● Jobs:
1. Quote the passage on bookshops and libraries, from the part that opens with the words containing "When I worked" through the part that closes with "outlying villages, perhaps.".
2. Summarize the passage on bookshops and libraries in two sentences.
3. List every magazine that the passage on bookshops and libraries mentions by name.

● Excerpt:
____

When I worked in a second-hand bookshop — so easily pictured, if you don’t work in one, as a kind of paradise where charming old gentlemen browse eternally among calf-bound folios — the thing that chiefly struck me was the rarity of really bookish people.
George Orwell - Bookshop Memories (1936)
For myself, public libraries possess a special horror, as of lonely wastes and dragon-haunted fens. The stillness and the heavy air, the feeling of restriction and surveillance, the mute presence of these other readers, “all silent and all damned,” combine to set up a nervous irritation fatal to quiet study.
Kenneth Grahame – Pagan Papers (1894)
2 comments:
We had a fine public library when I was a lad. Just as well, the school library was utterly pathetic. But then it could afford to be pathetic because we had a fine public library.
A bit hard on my classmates from the outlying villages, perhaps.
The things I paid no heed to were the newspapers and the magazines. My father, having spotted my interests, subscribed to New Scientist, RAF Flying Review, and a motorcycling magazine, name long forgotten. We also took Readers' Digest which was a bit elementary for adults, perhaps, but pretty good for young teenagers.

____

● Supplied information:
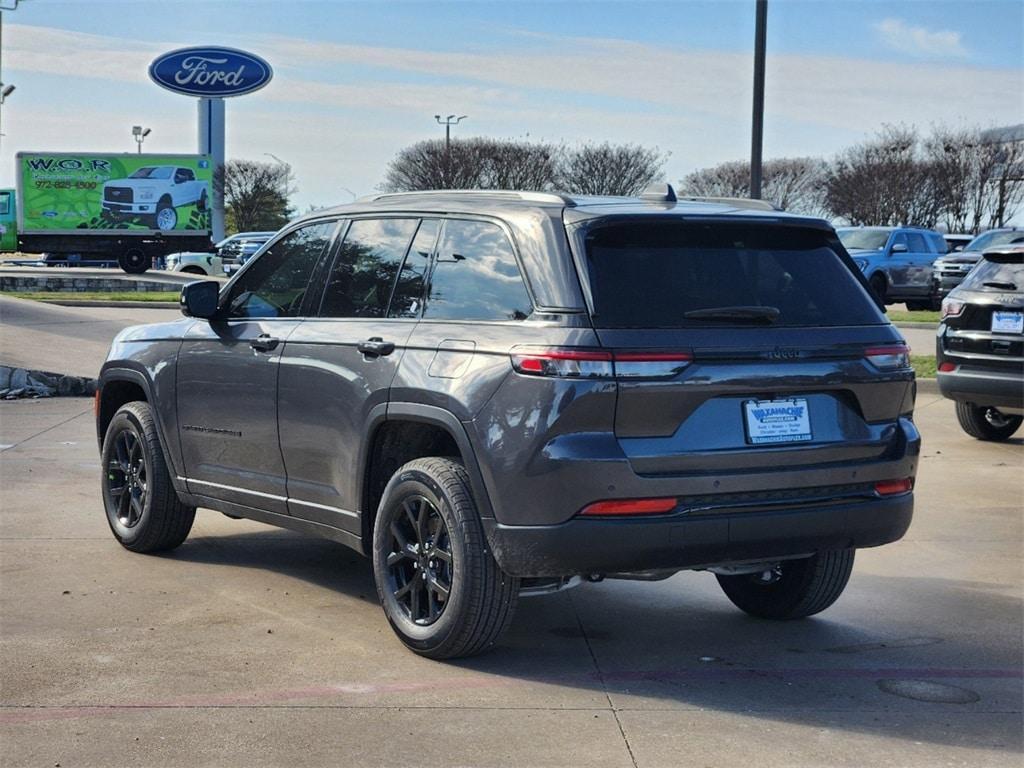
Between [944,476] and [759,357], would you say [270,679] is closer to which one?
[759,357]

____

● Answers provided:
1.
When I worked in a second-hand bookshop — so easily pictured, if you don’t work in one, as a kind of paradise where charming old gentlemen browse eternally among calf-bound folios — the thing that chiefly struck me was the rarity of really bookish people.
George Orwell - Bookshop Memories (1936)
For myself, public libraries possess a special horror, as of lonely wastes and dragon-haunted fens. The stillness and the heavy air, the feeling of restriction and surveillance, the mute presence of these other readers, “all silent and all damned,” combine to set up a nervous irritation fatal to quiet study.
Kenneth Grahame – Pagan Papers (1894)
2 comments:
We had a fine public library when I was a lad. Just as well, the school library was utterly pathetic. But then it could afford to be pathetic because we had a fine public library.
A bit hard on my classmates from the outlying villages, perhaps.

2. George Orwell recalls that working in a second-hand bookshop showed him how rare truly bookish people are, and Kenneth Grahame describes public libraries as places whose stillness, surveillance and silent readers create a nervous irritation fatal to quiet study. A reader's comment recalls a fine public library that made up for a pathetic school library, and it names the magazines the commenter's family took.

3.
New Scientist
RAF Flying Review
Readers' Digest